Official repository for the paper "Vision Transformers for End-to-End Vision-Based Quadrotor Obstacle Avoidance" by Bhattacharya, et al. (2024) from GRASP, Penn.

License

Notifications You must be signed in to change notification settings

anish-bhattacharya/ViT-for-quadrotor-obstacle-avoidance

Repository files navigation

Vision Transformers (ViTs) for End-to-End Vision-Based Quadrotor Obstacle Avoidance

Project page   Paper

This is the official repository for the paper "Vision Transformers for End-to-End Vision-Based Quadrotor Obstacle Avoidance" by Bhattacharya, et al. (2024) from GRASP, Penn. Please note that you may find plenty of legacy and messy code in this research project's codebase.

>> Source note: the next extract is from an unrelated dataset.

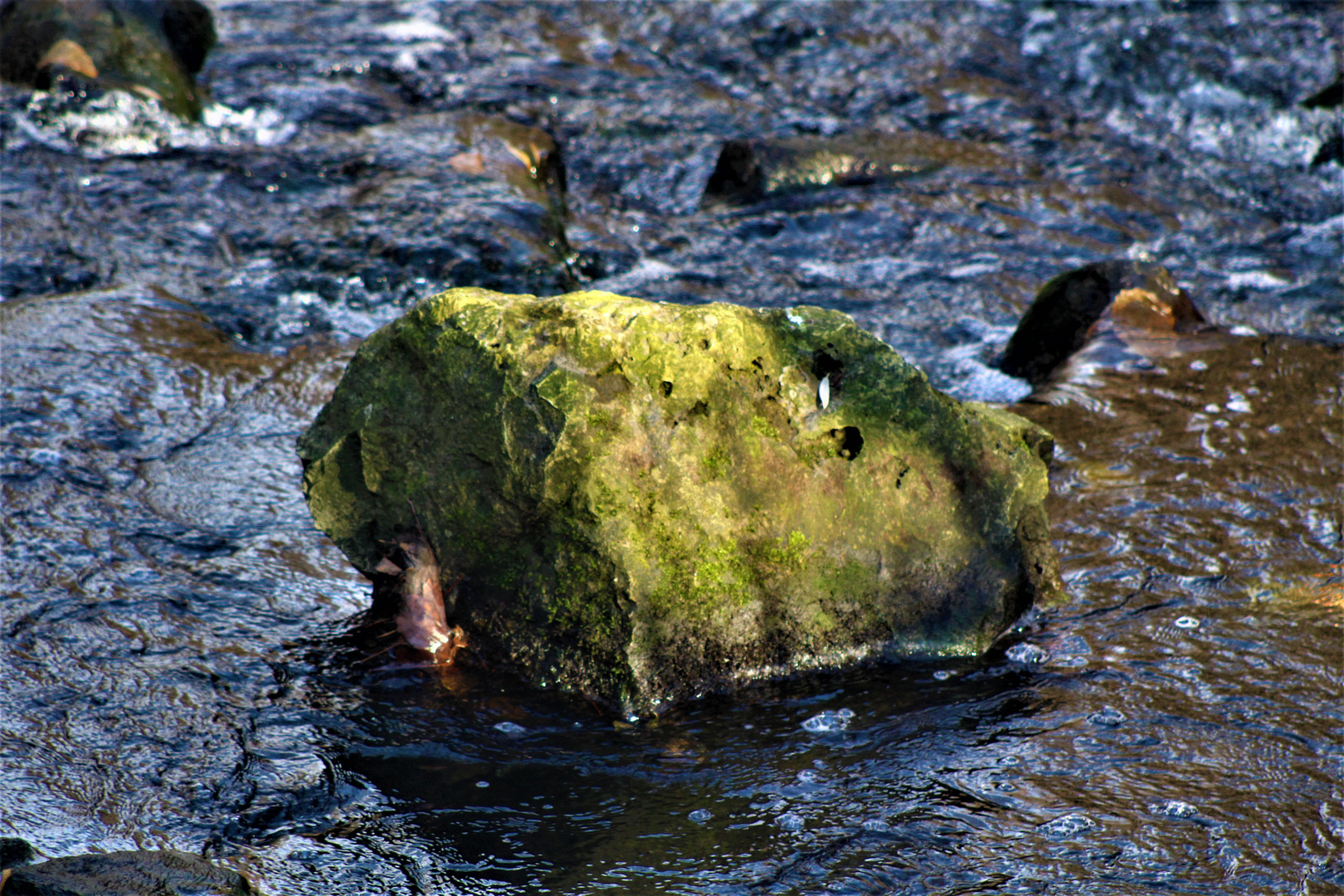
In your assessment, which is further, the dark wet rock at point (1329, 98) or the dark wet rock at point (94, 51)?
the dark wet rock at point (1329, 98)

We demonstrate that vision transformers (ViTs) can be used for end-to-end perception-based obstacle avoidance for quadrotors equipped with a depth camera. We train policies that predict linear velocity commands from depth images to avoid obstacles via behavior cloning from a privileged expert in a simple simulation environment, and show that ViT models combined with recurrence layers (LSTMs) outperform baseline methods based on other popular learning architectures. Deployed on a real quadrotor, our method achieves zero-shot dodging behavior at speeds reaching 7m/s and on multi-obstacle environments.

Generalization to simulation environments

Zero-shot transfer to multi-obstacle and high-speed, real-world dodging (GIFs not sped up)

Installation

Note that if you'd only like to train models, and not test in simulation, you can skip straight to section Train.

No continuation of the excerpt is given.